Así, la hazaña de encontrar su camino desde el punto de partida al de llegada, siguiendo rutas bien establecidas que apenas varían de un año al otro, no depende de una sola variable. Como cualquiera de nosotros que intenta navegar, las aves echan mano de múltiples pistas para fijar su hoja de ruta y no dependen de una sola habilidad o fuente de información, lo que haría demasiado frágil su supervivencia a la hora de realizar sus migraciones.

Otro misterio es el mapa o referencia interna que se necesita para utilizar una brújula. Ese mapa puede estar formado por rutas aprendidas, siguiendo a la bandada, o puede tener una base genética, como lo sugieren los cucos o cuclillos, que después de desarrollarse toda su vida, desde la eclosión, en un nido de otra especie, sin ver a otro individuo de la suya propia, al madurar migran perfectamente a sus territorios de invierno en los trópicos y vuelven en verano para reproducirse.
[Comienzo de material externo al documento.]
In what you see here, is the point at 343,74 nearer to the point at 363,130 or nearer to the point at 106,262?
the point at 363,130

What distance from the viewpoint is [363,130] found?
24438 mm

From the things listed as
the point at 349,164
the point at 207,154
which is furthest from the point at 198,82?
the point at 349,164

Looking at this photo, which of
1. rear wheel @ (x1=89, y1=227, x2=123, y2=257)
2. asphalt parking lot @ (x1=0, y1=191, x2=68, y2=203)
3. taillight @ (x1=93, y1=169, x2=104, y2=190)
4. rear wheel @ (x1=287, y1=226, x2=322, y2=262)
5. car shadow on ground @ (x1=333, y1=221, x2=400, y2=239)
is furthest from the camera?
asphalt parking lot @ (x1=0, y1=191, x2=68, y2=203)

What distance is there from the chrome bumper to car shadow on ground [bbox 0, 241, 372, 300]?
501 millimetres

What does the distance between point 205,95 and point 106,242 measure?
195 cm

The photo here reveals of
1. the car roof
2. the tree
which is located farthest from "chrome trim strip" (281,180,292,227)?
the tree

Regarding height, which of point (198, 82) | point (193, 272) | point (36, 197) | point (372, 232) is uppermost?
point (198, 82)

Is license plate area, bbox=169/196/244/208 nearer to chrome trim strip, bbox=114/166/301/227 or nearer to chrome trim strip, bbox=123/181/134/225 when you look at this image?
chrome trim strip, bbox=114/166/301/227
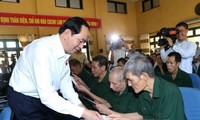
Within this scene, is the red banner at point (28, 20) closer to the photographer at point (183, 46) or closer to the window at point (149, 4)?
the photographer at point (183, 46)

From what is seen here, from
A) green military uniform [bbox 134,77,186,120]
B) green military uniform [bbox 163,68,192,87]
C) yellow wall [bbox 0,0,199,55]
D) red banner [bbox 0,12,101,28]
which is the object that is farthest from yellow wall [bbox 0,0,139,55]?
green military uniform [bbox 134,77,186,120]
El más detallado experimento para tratar de determinar la capacidad de migración lo realizó el científico alemán Hans Wallraff con palomas mensajeras, transportándolas totalmente aisladas de un punto a otro para determinar si podían volver a su lugar de origen. Con objeto de que las aves no obtuvieran datos sensoriales del entorno durante el viaje de ida, tomó todo género de precauciones. Cada paloma viajó en un recipiente herméticamente cerrado y recibía su aire de un tanque, para que no tuviera pistas de olores o la humedad del aire a lo largo del trayecto. Los recipientes estaban rodeados de bobinas que generaban campos magnéticos que cambiaban al azar. Viajaron sometidas a un fuerte ruido blanco para eliminar igualmente las pistas sonoras, y los recipientes cambiaban aleatoriamente de posición e inclinación controlados por un ordenador, todo con objeto de que no pudieran percibir la dirección del viaje y “aprender” el camino.

Pese a todas estas precauciones, cuando las palomas mensajeras fueron liberadas, volvieron sin mayor problema a su punto de origen.

Este experimento confirmó que las aves tienen también alguna forma de brújula interna que utilizan para navegar, una forma de percibir el campo magnético de la Tierra. Sin embargo, el mecanismo concreto que usan para ello no ha sido identificado aún, de modo que el paso de bandadas de aves sobre nuestras cabezas es, todavía, un profundo misterio de la adaptabilidad de la vida a los más complejos desafíos.

Las mariposas migratorias

La única competidora de las aves en cuanto a migraciones es la mariposa monarca, que cada año recorre 4.500 kilómetros desde el este de Canadá hasta el centro de México, donde pasa el invierno. Una de las formas que se ha descubierto que utilizan las mariposas para orientarse es utilizar sus dos antenas como una brújula solar.